Often it seemed that anorexic skeleton crews were asked to do too much too quickly with too little in resources and support. In short, the website appeared to be following the same path that countless newspapers have travelled in the last decade.

Nevertheless, the patch sites served a purpose and they provided a niche following with information they wanted.

Even though the overall product was too warm and fuzzy for my liking, when rumor of a Chula Vista Patch floated around a year or two ago, it was exciting. Chula Vista would benefit from having an additional source of information.
Competition among news outlets benefits readers. As each organization attempts to cover a story differently or examine an issue its counterpart missed, residents of a given community reap the rewards.

A variety of stories offers a smorgasbord of information and perspectives which, in theory anyway, creates the potential for a better informed citizenry and a better society. (Lofty, naive ideals, I know.)

As it stands now, the media coverage of Chula Vista — and National City — is minimal.

At The Star-News we do what we can with the limited resources we have.
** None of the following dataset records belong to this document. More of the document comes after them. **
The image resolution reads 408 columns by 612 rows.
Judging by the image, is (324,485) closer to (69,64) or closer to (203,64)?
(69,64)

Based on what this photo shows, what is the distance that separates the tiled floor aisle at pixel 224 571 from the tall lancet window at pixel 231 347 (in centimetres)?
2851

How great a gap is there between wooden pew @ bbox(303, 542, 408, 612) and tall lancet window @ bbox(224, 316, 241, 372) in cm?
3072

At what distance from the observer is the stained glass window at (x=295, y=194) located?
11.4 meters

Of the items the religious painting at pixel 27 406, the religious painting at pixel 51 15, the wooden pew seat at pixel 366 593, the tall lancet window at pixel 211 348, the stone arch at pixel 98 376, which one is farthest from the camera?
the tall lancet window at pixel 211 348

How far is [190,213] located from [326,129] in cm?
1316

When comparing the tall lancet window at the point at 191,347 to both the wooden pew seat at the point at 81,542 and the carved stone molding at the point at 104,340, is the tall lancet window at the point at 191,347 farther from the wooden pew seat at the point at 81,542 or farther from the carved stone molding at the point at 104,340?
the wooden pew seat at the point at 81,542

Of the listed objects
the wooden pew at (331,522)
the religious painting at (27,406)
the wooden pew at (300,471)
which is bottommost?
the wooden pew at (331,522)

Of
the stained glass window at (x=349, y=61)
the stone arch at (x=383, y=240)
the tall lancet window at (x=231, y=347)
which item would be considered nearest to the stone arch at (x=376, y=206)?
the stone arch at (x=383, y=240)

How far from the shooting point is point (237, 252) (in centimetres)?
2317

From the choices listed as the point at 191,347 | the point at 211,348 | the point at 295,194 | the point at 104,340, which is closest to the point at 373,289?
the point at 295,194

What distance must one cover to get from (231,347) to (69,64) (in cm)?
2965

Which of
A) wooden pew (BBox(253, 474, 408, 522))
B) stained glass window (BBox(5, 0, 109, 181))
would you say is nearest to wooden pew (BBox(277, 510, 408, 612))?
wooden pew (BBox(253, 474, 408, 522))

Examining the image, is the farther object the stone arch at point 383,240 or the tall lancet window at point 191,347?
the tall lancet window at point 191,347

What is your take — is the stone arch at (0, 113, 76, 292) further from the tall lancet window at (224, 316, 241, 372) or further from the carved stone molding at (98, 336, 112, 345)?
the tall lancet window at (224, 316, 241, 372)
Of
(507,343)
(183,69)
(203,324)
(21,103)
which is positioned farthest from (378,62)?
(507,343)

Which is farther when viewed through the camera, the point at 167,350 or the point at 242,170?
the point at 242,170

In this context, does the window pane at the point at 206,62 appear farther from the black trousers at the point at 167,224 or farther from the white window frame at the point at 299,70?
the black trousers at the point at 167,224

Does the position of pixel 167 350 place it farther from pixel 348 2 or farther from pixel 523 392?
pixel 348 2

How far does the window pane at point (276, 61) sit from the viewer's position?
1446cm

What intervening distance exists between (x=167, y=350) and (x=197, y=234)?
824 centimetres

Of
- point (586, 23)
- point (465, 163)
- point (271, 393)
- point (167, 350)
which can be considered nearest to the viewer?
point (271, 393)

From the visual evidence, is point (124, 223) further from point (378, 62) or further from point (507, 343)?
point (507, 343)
And on the surface, so does the local daily — though it wasn’t that long ago the “big” paper in town had separate staffs dedicated to covering National City and

Chula Vista and local schools and crime. Today, not so much.

Chula Vista Patch never materialized — though who knows, maybe it will if other local offices are consolidated — and the closest outlet is the one dedicated to Imperial Beach. Chula Vista residents won’t likely be affected if the IB site is mothballed.

But overall, the South County community will suffer. A region benefits when more — not fewer — spotlights are trained on the mundane events in life, the city hall meetings, the school board happenings and even the little league games.